28 mai 2015

Le rapport de Son Thierry Ly et Arnaud Riegert pour le CNESCO tombe à point : "Mixité sociale et scolaire et ségrégation inter- et intra- établissement dans les collèges et lycées français"

Extrait :

2 L’option latin

L’option latin est proposée dans la très grande majorité des collèges en classe de cinquième (6 517 sur 6 991, soit 93 %) ; elle n’est cependant choisie que par 22% des élèves. Cette option est très fortement marquée socialement et scolairement : 36% des latinistes sont des CSP+ (qui représentent 22% des élèves de cinquième) et 43% font partie des meilleurs élèves (20% des élèves de cinquième). Les latinistes sont concentrés dans 17 821 des 31 251 classes de cinquième, soit 57% des classes 4.

Dans les 6 517 collèges qui proposent le latin,

— 1 251 établissements (19 %) regroupent les latinistes dans le minimum de classes possibles et laissent des classes sans latinistes ;

— 3 723 établissements (57 %) laissent des classes sans latinistes sans toutefois regrouper les latinistes dans un minimum de classe.

— 1 543 établissements (24 %) répartissent les latinistes dans toutes les classes.
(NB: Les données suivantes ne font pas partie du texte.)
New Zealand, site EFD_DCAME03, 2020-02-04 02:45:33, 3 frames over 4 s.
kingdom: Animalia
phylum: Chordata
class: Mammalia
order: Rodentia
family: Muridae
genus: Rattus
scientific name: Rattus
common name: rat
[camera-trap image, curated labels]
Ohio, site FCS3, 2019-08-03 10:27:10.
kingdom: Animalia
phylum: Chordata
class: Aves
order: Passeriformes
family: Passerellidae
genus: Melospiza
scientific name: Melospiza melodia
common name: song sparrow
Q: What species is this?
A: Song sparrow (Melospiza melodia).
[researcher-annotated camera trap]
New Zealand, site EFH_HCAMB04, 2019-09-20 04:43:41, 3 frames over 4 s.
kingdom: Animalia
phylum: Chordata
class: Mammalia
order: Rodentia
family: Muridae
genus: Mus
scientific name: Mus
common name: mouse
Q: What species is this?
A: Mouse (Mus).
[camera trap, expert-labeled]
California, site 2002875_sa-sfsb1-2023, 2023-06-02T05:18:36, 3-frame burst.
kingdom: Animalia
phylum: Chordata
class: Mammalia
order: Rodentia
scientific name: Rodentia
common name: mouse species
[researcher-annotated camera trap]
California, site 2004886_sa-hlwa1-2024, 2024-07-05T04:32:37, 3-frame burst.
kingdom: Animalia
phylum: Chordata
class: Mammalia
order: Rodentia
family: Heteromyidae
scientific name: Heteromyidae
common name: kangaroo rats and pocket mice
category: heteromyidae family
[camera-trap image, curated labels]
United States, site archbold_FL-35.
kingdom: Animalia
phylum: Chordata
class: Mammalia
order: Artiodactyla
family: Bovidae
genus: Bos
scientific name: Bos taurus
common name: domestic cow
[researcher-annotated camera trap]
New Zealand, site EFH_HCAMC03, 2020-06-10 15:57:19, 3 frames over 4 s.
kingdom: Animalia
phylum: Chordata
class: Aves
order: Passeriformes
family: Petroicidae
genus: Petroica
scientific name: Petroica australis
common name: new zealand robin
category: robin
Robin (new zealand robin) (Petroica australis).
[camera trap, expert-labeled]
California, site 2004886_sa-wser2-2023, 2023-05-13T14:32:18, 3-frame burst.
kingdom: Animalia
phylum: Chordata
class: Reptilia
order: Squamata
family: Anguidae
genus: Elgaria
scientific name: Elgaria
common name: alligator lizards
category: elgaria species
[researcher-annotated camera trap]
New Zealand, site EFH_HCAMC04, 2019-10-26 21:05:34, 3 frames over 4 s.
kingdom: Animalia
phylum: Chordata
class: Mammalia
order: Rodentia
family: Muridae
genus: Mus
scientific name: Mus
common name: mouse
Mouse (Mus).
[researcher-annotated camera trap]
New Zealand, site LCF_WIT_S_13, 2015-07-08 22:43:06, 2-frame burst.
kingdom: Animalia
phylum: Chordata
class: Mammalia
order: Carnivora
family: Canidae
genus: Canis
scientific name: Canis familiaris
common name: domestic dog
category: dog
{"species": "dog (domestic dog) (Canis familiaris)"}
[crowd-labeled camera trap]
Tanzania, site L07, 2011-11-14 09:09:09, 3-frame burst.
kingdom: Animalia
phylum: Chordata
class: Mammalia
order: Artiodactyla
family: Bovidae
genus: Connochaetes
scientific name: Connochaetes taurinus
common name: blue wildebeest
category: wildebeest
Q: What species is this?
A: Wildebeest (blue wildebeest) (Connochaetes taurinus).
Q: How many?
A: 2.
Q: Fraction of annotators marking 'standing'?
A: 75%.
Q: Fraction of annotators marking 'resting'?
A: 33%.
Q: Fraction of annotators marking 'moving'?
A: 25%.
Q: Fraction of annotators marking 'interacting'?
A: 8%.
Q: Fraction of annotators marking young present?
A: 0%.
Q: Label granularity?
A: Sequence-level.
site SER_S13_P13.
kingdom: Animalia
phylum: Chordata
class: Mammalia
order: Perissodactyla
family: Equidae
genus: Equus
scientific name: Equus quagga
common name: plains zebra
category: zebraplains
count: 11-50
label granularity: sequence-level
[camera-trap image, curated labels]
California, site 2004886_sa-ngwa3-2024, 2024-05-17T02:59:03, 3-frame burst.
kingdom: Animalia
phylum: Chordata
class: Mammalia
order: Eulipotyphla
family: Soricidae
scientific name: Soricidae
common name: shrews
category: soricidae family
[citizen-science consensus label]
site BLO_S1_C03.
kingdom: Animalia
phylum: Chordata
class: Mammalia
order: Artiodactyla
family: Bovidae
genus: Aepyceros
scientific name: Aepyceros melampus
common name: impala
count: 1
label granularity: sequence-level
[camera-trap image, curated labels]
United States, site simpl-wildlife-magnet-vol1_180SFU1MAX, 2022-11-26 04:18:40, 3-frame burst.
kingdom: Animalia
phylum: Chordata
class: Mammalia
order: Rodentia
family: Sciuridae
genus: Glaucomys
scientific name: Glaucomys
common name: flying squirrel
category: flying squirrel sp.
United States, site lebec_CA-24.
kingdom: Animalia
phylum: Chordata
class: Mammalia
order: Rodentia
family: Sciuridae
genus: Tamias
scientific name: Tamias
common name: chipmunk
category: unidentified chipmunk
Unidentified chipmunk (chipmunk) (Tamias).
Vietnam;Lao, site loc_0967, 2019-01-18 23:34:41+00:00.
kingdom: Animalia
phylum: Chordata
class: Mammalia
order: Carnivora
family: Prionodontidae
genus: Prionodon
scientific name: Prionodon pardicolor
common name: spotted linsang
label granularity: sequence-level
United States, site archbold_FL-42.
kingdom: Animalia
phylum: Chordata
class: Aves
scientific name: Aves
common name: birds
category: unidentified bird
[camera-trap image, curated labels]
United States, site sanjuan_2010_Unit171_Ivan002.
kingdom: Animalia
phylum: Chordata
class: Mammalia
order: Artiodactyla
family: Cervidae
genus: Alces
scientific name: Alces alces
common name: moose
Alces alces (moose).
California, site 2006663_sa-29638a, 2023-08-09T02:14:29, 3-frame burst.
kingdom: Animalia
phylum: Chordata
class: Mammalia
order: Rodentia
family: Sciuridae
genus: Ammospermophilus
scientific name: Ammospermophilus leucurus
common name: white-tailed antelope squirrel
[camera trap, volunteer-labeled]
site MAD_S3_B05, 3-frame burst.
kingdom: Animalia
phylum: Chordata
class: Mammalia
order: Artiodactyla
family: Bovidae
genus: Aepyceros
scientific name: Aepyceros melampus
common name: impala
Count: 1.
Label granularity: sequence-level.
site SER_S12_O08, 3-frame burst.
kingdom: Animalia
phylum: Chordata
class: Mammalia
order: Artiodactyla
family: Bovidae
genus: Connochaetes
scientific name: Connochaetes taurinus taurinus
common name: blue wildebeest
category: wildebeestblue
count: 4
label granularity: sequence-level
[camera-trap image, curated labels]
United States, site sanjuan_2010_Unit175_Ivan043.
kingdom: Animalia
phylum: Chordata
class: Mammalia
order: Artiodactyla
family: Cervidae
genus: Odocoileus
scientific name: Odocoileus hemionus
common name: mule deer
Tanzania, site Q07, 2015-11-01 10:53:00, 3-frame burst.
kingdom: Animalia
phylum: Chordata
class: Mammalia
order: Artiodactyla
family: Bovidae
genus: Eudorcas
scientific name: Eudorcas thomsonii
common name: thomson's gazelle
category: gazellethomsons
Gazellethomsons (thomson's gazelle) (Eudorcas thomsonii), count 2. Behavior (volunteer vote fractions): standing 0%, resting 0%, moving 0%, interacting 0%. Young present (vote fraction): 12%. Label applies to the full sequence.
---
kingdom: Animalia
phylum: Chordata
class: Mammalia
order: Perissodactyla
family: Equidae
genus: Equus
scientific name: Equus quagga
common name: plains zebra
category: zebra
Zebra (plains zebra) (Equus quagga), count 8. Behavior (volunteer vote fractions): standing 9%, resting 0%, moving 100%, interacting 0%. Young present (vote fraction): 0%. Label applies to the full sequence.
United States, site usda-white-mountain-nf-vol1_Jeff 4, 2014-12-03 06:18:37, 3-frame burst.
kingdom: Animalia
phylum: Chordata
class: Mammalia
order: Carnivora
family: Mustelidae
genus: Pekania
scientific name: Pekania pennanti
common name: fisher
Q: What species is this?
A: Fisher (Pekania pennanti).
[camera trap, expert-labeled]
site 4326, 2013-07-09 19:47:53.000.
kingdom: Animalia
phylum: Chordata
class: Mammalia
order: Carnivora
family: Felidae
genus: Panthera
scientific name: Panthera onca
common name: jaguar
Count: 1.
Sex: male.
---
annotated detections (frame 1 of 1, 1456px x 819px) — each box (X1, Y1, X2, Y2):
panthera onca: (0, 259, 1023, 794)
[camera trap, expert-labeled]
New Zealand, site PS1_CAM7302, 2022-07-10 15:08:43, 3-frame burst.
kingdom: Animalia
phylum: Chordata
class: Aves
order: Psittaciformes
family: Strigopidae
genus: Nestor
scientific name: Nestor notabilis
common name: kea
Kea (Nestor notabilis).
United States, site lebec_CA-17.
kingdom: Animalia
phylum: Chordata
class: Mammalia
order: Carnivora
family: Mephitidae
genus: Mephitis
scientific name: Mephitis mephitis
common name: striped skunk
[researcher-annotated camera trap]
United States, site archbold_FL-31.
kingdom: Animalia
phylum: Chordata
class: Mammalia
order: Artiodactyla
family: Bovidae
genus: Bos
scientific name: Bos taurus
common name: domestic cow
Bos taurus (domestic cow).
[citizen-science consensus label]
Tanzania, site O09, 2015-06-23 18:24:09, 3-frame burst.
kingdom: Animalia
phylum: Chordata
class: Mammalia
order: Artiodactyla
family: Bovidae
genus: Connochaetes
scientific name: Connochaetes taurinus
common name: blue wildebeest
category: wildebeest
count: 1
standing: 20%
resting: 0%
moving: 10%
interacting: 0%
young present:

Alors que les classes bilangues sont concentrées sur une petite moitié des collèges, les classes latinistes sont répandues dans une grande majorité de ceux-ci. Ainsi, le nombre d’élèves latinistes par collège reste relativement modeste, et il est rare de trouver des classes contenant une forte majorité de latinistes : seules 598 classes (3 %) contiennent plus de 80% de latinistes. En moyenne les classes latinistes contiennent 38% d’élèves latinistes. Très souvent, la meilleure classe de chaque établissement proposant l’option latin contient des élèves latinistes : la classe contenant le plus d’élèves CSP+ contient des latinistes dans 80% des cas, et la classe contenant le plus d’élèves parmi les meilleurs compte contient des latinistes dans 87% des cas. Ainsi, même si les latinistes sont rarement complètement isolés dans leur établissement, le fort marquage social et scolaire de cette option a pour effet de placer les élèves latinistes dans un environnement relativement privilégié : ils comptent en moyenne dans leur classe 28% d’élèves CSP+ et 28% d’élèves parmi les meilleurs, contre 22% et 20% respectivement pour l’ensemble des élèves de cinquième. Ces différences s’expliquent essentiellement par la dimension intra-établissement de la ségrégation, les différences d’exposition étant beaucoup plus faibles lorsqu’on s’intéresse aux environnements établissement.



Portrait de Loys
Loys a répondu au sujet : #618 il y a 1 an 9 mois

1 251 établissements (19 %) regroupent les latinistes dans le minimum de classes possibles et laissent des classes sans latinistes ;

Donc 19% des collèges peuvent être accusés de pratiquer une "ségrégation scolaire active" avec ce qui s'apparente à des "classes de niveau". Problème méthodologique : l'étude ne distingue pas à ce sujet le privé et le public...
Portrait de Loys
Loys a répondu au sujet : #621 il y a 1 an 9 mois
www.lesechos.fr/journal20150601/lec1_fra...a-lecole-1123988.php

La réforme du collège est destinée à lutter contre les inégalités, répète à l'envi Najat Vallaud-Belkacem. La ministre de l'Education entend s'y attaquer en supprimant les classes bilangues - qu'elle ne veut plus réserver à 15 % de collégiens souvent issus de milieux favorisés - et en renonçant aux options latin et grec telles qu'elles existaient.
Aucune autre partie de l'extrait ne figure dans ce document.